Tenforde MW and collogues in a multistate telephonic survey of 292 patients having symptoms of cough, fever, breathlessness and fatigue at the time of testing revealed that 65% patients returned to the baseline health with a median of 7 days(5–12 days). Up to 43% of patients having cough,35% with fatigue and 29% having breathlessness at the time of testing continue to have these symptoms at the > two to three weeks after testing.18

A strong relationship was observed between the outcome of patient with age,, gram - Covid score risk category and number of comorbidities.

In our study relationship of age with outcome was strong as 6 deaths, 25 prolong stay and 49 recovered were observed in patients < 65 years of age whereas 51deaths,82 prolong stay and 22 recovery in age group > 65 years. AUCROC of age with outcome was 0.65(0.58–0.70) with sensitivity of 90% and specificity of 42%, negative predictive value of 98.7% and positive predictive value of 64% (p = 0.010).

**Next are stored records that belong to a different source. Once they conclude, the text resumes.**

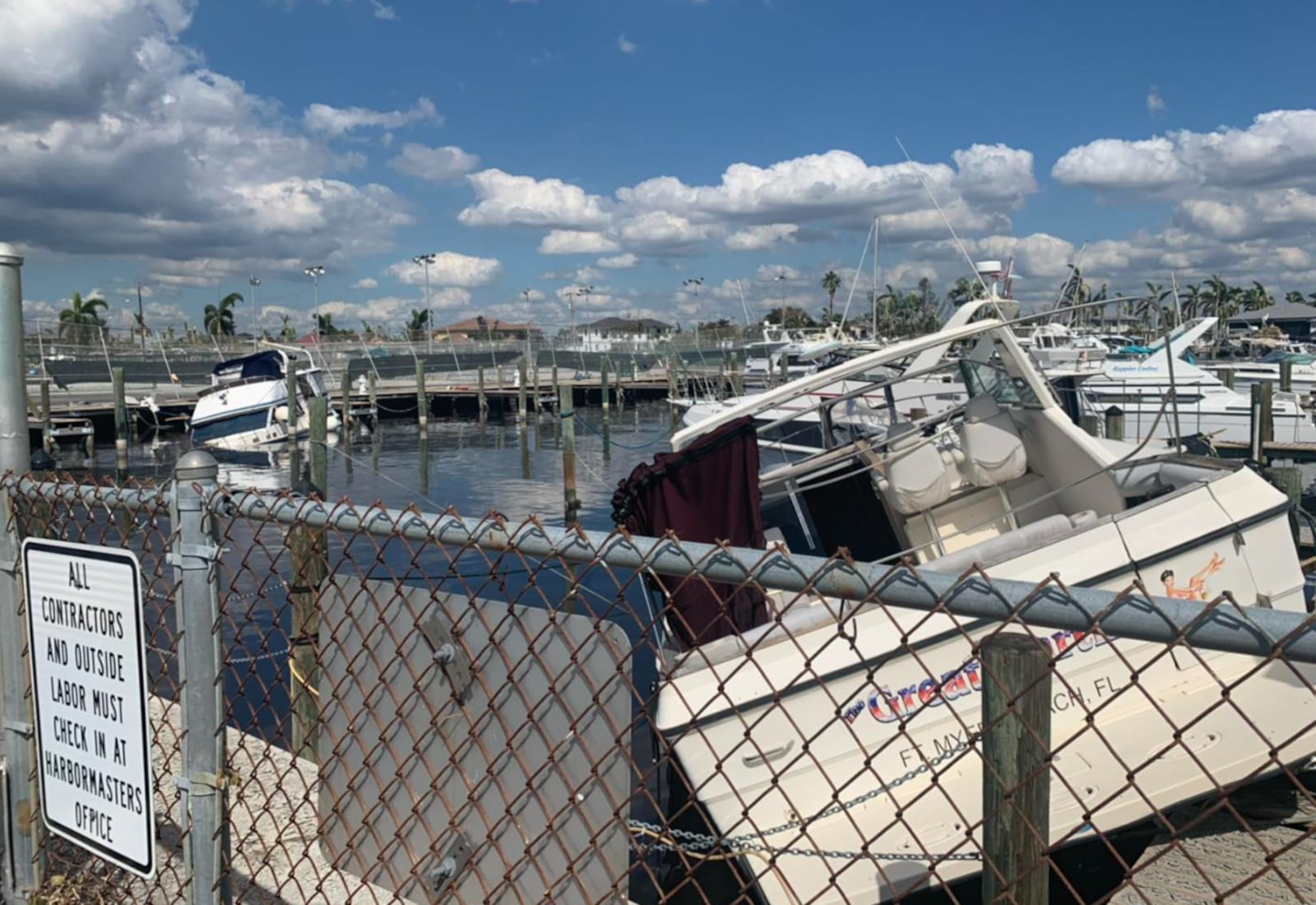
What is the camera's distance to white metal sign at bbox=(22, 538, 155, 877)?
2.56 meters

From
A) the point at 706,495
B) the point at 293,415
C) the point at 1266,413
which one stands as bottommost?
the point at 293,415

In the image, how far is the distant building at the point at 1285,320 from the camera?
285ft

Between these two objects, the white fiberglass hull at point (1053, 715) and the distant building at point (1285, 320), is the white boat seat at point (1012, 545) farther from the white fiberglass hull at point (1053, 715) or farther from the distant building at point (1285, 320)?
the distant building at point (1285, 320)

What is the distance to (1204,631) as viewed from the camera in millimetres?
1468

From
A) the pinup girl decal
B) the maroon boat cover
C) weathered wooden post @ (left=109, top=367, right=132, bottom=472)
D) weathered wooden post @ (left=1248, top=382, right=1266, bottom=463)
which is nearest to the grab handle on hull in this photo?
the maroon boat cover

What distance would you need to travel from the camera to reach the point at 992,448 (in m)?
7.22

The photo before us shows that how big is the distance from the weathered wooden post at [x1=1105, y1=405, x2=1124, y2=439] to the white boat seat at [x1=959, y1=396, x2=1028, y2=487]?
730cm

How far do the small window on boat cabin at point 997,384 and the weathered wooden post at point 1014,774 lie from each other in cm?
532

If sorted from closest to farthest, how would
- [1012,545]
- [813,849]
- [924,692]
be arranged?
[813,849], [924,692], [1012,545]

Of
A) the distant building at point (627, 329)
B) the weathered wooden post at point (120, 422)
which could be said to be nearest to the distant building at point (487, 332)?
the distant building at point (627, 329)

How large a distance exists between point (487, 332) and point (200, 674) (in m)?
72.4

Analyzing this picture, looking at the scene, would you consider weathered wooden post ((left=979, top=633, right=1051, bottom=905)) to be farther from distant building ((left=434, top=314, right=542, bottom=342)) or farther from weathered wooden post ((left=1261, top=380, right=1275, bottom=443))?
distant building ((left=434, top=314, right=542, bottom=342))

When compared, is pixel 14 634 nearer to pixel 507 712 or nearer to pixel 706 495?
pixel 507 712

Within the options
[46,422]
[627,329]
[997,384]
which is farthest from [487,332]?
[997,384]
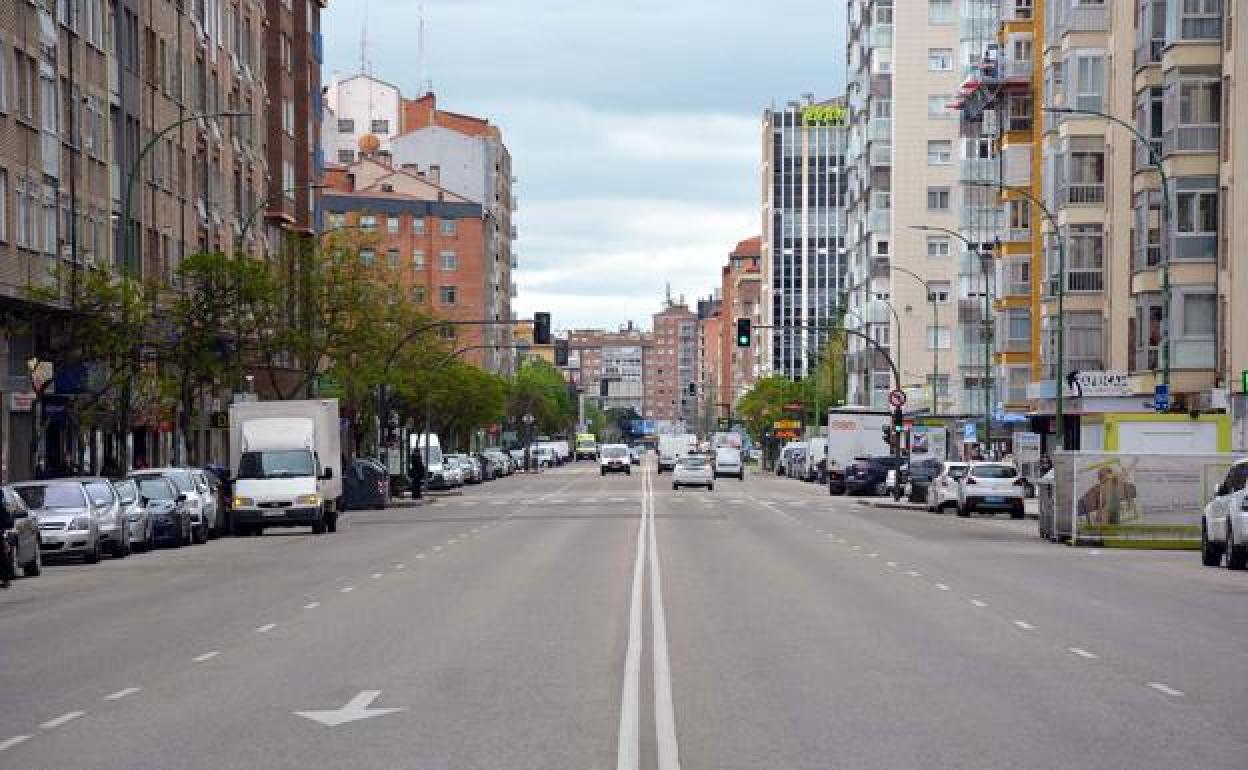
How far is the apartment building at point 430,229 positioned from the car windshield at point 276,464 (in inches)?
4272

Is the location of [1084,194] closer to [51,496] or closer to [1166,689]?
[51,496]

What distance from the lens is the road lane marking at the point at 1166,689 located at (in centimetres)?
1511

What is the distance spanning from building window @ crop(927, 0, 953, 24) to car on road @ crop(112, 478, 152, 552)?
95.0 meters

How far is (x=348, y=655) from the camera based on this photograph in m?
18.0

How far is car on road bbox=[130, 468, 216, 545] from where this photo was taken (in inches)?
1778

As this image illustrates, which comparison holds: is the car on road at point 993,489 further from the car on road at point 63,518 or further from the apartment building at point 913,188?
the apartment building at point 913,188

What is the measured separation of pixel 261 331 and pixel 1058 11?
103 feet

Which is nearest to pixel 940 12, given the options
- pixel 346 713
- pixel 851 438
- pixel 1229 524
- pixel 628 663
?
pixel 851 438

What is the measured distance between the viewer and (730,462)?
378 ft

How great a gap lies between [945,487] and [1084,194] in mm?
13378

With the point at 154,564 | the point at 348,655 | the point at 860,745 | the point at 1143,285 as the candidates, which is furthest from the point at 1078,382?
the point at 860,745

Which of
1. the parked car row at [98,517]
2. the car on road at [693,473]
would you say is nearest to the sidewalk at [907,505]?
the car on road at [693,473]

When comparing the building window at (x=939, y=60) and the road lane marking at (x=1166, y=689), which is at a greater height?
the building window at (x=939, y=60)

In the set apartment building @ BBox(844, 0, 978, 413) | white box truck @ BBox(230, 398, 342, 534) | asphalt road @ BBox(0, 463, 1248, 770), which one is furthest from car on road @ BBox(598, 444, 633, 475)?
asphalt road @ BBox(0, 463, 1248, 770)
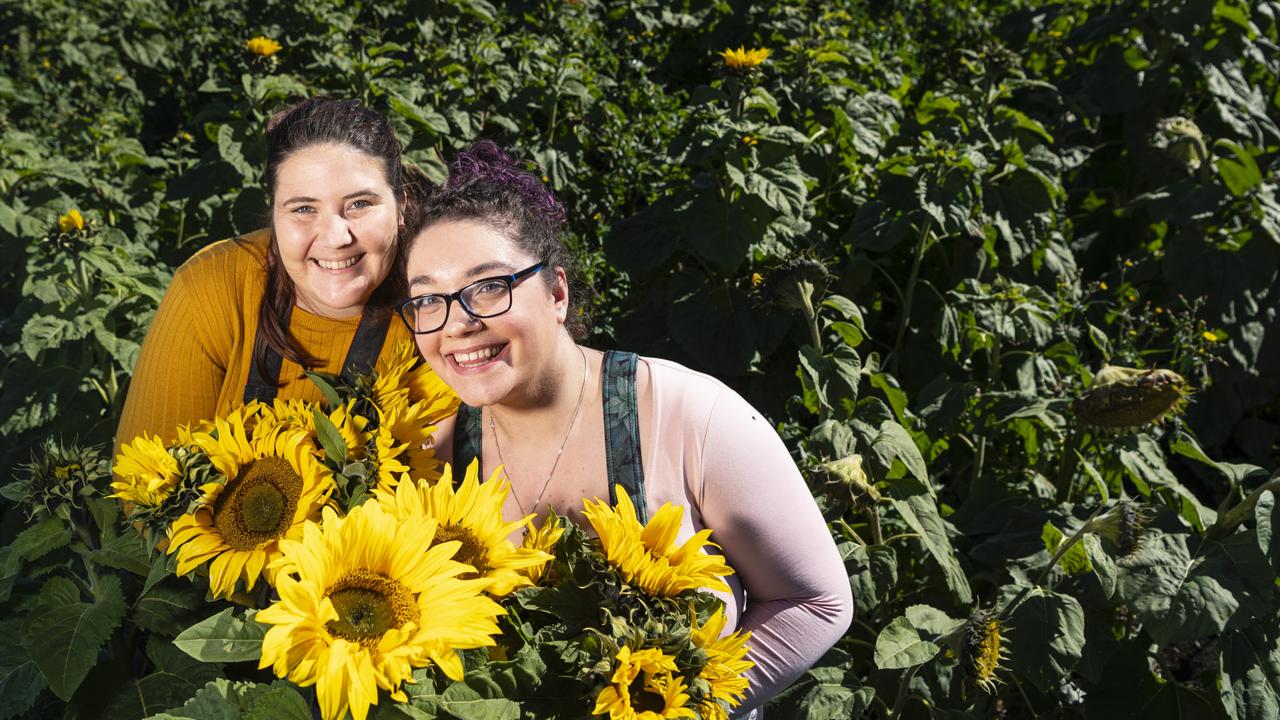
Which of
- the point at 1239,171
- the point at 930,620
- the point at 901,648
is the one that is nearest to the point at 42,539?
the point at 901,648

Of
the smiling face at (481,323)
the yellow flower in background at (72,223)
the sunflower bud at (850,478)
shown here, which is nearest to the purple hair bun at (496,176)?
the smiling face at (481,323)

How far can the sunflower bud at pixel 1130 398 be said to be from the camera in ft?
7.11

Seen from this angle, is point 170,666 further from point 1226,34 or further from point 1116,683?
point 1226,34

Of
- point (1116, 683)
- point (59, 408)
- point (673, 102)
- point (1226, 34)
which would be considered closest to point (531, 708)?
point (1116, 683)

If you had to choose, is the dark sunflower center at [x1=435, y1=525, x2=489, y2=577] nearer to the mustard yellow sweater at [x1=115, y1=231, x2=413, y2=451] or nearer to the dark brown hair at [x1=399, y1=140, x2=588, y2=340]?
the dark brown hair at [x1=399, y1=140, x2=588, y2=340]

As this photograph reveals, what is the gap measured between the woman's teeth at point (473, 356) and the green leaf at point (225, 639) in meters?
0.45

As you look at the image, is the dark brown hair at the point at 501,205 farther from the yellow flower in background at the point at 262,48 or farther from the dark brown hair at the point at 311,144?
the yellow flower in background at the point at 262,48

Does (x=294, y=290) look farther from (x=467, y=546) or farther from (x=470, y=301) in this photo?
(x=467, y=546)

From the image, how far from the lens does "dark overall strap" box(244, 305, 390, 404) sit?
1896mm

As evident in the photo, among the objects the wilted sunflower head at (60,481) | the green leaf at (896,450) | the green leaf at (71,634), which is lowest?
the green leaf at (71,634)

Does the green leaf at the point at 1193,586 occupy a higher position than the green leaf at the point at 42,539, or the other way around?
the green leaf at the point at 42,539

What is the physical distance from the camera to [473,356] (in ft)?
4.82

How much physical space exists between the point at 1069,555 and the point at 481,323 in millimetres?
1446

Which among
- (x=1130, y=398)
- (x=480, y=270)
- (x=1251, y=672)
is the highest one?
(x=480, y=270)
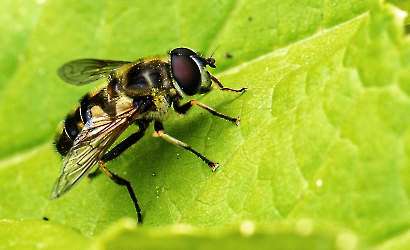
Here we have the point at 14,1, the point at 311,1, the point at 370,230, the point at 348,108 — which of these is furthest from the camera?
the point at 14,1

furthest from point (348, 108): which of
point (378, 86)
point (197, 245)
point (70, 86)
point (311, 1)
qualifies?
point (70, 86)

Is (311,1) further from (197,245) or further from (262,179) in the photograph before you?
(197,245)

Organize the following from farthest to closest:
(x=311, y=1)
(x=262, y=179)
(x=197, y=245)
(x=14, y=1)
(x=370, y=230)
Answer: (x=14, y=1)
(x=311, y=1)
(x=262, y=179)
(x=370, y=230)
(x=197, y=245)

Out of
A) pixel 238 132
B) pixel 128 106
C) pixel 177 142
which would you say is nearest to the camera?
pixel 238 132

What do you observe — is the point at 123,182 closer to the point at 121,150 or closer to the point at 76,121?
the point at 121,150

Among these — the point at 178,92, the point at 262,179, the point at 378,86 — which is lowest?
the point at 178,92

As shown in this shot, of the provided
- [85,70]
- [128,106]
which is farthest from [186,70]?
[85,70]
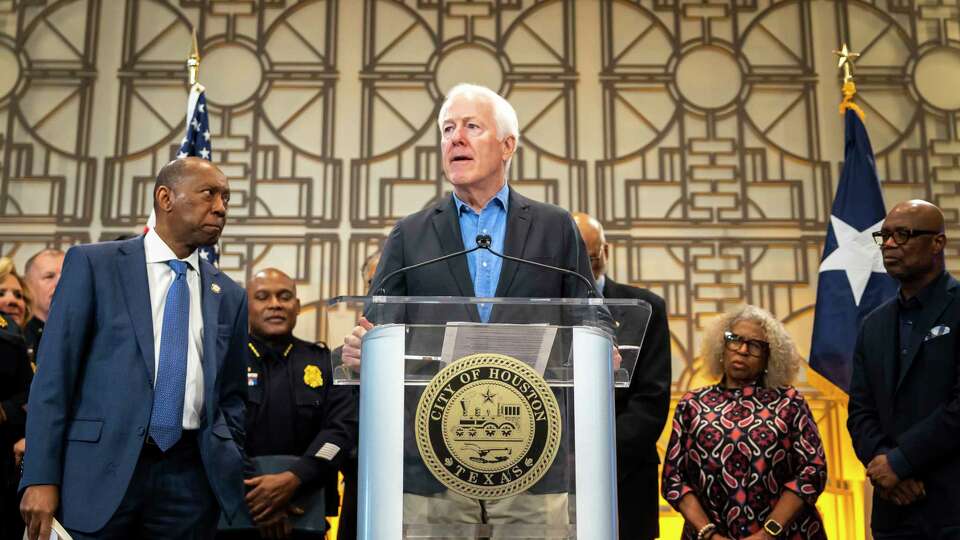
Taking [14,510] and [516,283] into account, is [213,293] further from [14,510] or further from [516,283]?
[14,510]

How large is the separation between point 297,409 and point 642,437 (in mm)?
1254

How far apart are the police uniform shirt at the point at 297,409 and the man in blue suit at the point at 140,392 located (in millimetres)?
843

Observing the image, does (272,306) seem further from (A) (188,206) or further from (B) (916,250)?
(B) (916,250)

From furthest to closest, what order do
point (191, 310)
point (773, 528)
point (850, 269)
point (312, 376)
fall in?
point (850, 269) → point (312, 376) → point (773, 528) → point (191, 310)

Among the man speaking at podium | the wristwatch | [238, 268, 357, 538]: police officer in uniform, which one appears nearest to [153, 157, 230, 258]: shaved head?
the man speaking at podium

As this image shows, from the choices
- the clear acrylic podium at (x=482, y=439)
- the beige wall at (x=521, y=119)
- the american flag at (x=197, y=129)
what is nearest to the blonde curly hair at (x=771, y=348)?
the beige wall at (x=521, y=119)

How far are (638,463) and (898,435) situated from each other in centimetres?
83

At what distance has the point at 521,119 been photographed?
5.32m

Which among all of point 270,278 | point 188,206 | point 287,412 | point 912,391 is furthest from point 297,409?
point 912,391

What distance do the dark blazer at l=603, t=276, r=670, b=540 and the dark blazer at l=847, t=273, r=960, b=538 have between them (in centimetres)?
67

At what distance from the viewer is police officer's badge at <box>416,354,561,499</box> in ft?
5.12

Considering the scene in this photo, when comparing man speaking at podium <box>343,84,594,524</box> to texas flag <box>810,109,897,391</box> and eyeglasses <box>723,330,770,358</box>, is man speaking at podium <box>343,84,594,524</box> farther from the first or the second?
texas flag <box>810,109,897,391</box>

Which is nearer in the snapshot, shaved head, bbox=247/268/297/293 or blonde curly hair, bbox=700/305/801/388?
blonde curly hair, bbox=700/305/801/388

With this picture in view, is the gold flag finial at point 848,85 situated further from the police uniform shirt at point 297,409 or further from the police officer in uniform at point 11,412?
the police officer in uniform at point 11,412
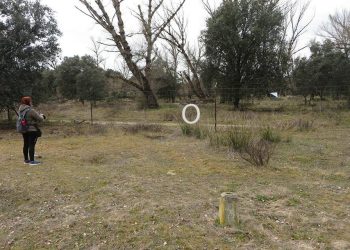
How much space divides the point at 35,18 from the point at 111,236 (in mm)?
13077

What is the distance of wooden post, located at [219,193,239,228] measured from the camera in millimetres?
4234

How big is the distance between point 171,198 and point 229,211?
1.25m

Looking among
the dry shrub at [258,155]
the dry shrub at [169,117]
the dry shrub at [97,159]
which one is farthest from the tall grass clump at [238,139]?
the dry shrub at [169,117]

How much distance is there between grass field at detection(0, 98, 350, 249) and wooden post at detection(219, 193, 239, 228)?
0.13 meters

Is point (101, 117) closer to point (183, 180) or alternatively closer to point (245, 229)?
point (183, 180)

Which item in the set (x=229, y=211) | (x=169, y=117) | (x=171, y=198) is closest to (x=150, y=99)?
(x=169, y=117)

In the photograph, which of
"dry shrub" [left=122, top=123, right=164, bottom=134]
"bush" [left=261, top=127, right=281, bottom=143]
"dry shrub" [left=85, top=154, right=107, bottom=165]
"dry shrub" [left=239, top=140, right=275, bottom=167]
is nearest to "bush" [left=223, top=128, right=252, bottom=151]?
"dry shrub" [left=239, top=140, right=275, bottom=167]

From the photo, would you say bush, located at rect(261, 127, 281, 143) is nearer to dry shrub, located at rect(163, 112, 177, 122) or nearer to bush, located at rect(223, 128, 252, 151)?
bush, located at rect(223, 128, 252, 151)

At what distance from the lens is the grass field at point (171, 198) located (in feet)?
13.2

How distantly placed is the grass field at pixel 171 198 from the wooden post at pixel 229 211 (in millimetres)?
128

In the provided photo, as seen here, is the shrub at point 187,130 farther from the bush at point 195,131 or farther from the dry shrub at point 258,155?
the dry shrub at point 258,155

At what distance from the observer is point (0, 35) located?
13523mm

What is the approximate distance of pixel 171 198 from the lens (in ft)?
17.4

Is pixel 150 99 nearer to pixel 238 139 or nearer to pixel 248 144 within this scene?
pixel 238 139
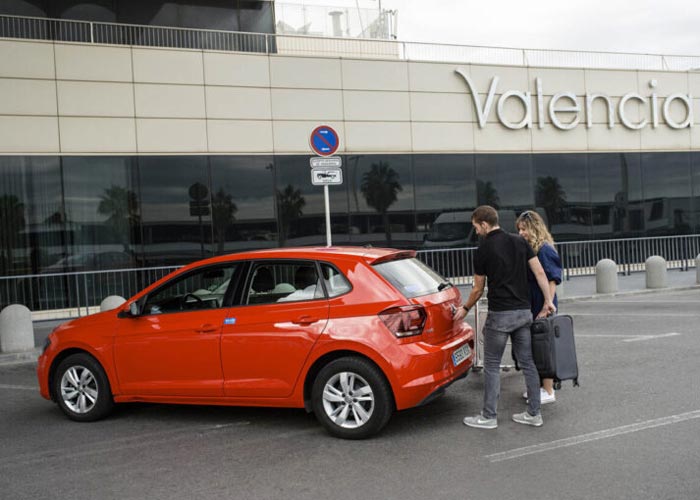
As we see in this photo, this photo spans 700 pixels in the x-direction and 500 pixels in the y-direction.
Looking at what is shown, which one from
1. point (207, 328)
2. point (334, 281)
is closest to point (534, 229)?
point (334, 281)

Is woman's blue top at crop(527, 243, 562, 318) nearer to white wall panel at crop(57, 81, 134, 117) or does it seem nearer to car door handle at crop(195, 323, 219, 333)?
car door handle at crop(195, 323, 219, 333)

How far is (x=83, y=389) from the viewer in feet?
21.4

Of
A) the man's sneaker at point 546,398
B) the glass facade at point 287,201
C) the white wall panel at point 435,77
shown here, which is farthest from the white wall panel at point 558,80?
the man's sneaker at point 546,398

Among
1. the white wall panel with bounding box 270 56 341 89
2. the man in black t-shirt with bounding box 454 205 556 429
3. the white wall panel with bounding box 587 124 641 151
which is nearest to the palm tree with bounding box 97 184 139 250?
the white wall panel with bounding box 270 56 341 89

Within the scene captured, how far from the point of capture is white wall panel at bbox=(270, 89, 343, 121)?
710 inches

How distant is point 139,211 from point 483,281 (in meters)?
12.6

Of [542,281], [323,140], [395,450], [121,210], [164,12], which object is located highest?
[164,12]

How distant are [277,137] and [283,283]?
12.4 metres

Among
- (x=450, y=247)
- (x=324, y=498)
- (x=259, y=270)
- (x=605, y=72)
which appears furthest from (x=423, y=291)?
(x=605, y=72)

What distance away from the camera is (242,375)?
19.5 ft

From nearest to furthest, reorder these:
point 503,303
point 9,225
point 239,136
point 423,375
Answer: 1. point 423,375
2. point 503,303
3. point 9,225
4. point 239,136

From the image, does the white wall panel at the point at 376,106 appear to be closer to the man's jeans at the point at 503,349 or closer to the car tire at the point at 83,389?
the car tire at the point at 83,389

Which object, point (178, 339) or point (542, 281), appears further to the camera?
point (178, 339)

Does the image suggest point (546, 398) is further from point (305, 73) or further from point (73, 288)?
point (305, 73)
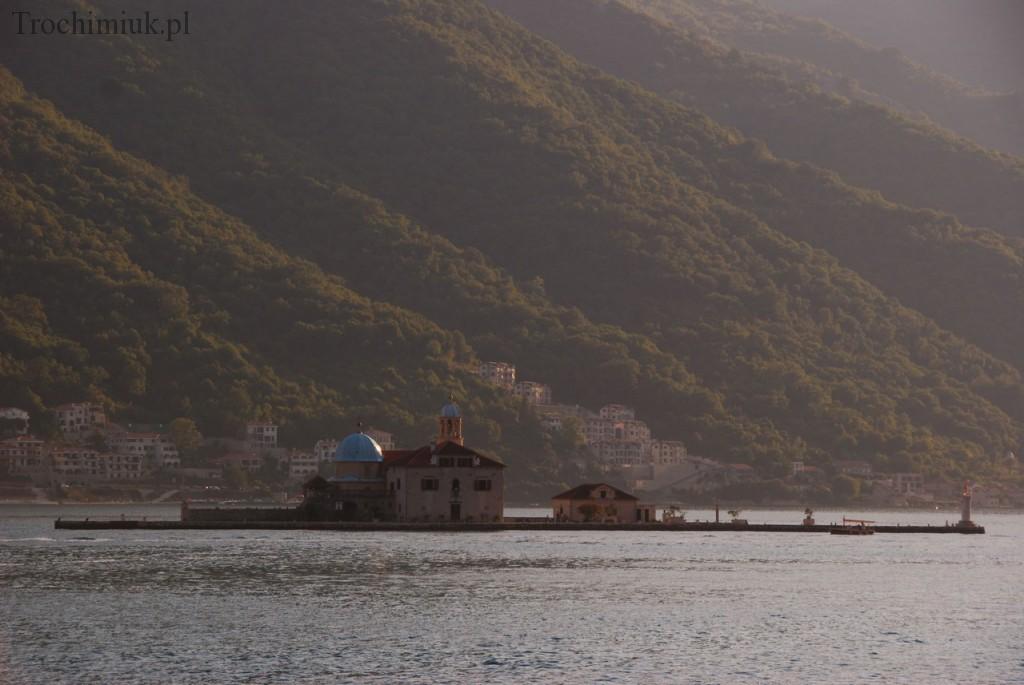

In US epidemiologic study a high mortality ranging from 10%-27% was observed in the age group 85 and above,3%-11% in a age group 65–84 years, 1%-3% in a age group 55–64 years, and < 1% in people younger than 55 years.38

Harrison S and colleagues in a multicenter study comprising 31461 patients observed the risk of death in patients > 70 years was 1.3 times greater with heart failure, 1.9 times greater with renal disease compared to those without any these conditions. 39

In a cohort of 44000 confirmed cases of COVID-19 in China it was revealed that as the age increases the mortality increases with mortality > 80 years was 14.8%, 70–79 years 8%,60–69 3.6%, 50–59 1.3%, 40–49 years 0.4 % and those younger than 40 years 0.2%. 30

Regarding the gender there were 45 deaths ,84 prolong stay ,58.recovery in Male and 12 deaths, 23 prolong stay, 13.recovery in female group (p = 0.86). AUCROC of sex with outcome was 0.51(0.43–0.58) with sensitivity of 80% and specificity of 54% negative predictive value of 95% and positive predictive value of 54% (p = 0.79)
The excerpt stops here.